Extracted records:
────────────────

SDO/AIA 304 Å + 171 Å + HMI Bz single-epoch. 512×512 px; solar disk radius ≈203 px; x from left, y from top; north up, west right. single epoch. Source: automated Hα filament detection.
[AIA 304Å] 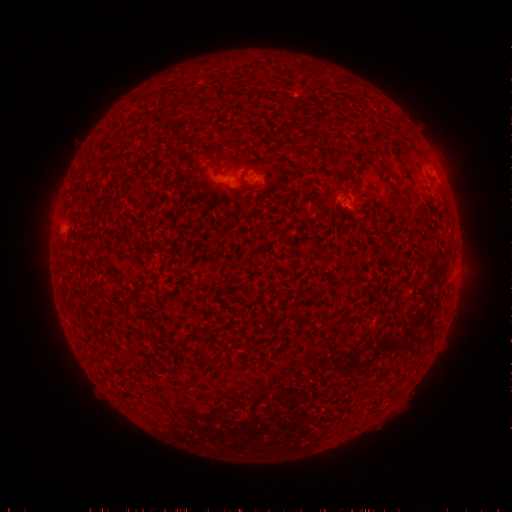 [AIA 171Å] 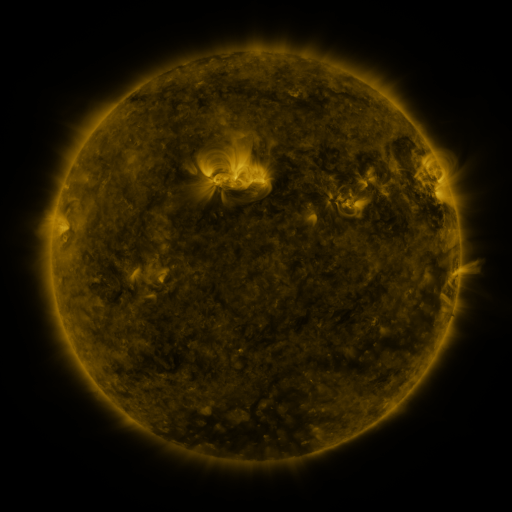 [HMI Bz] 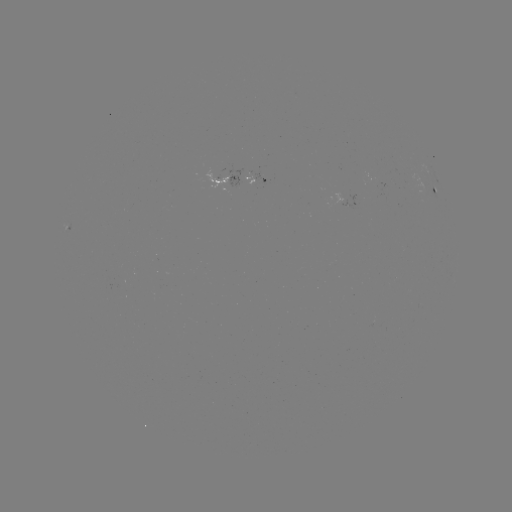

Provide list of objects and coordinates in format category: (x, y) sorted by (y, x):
filament: (212, 100)
filament: (290, 101)
filament: (310, 147)
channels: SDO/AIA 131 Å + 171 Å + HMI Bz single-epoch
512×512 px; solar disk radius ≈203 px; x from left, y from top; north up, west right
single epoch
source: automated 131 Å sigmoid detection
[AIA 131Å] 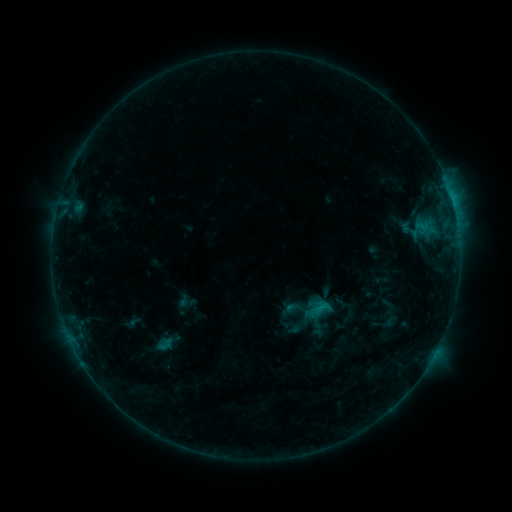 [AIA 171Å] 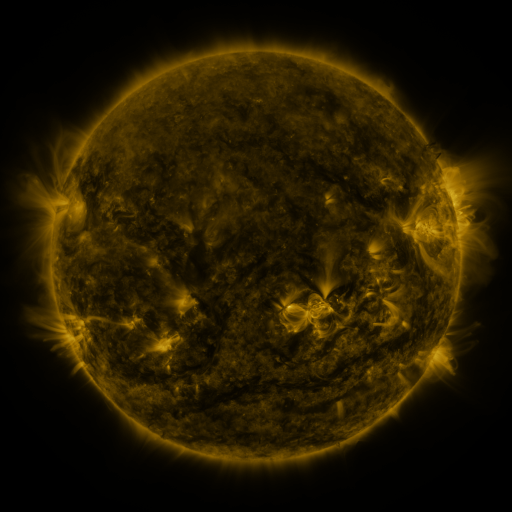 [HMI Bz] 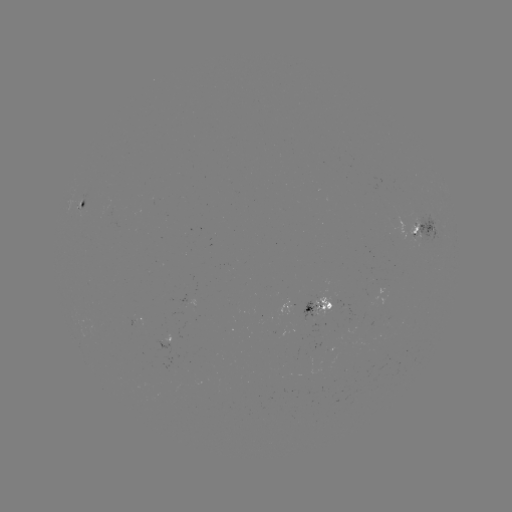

────────────────

• _Your assignment_: Among the entries, how many lines include the word "radius"? Answer with a single number and nothing further.

• _Written solution_: 2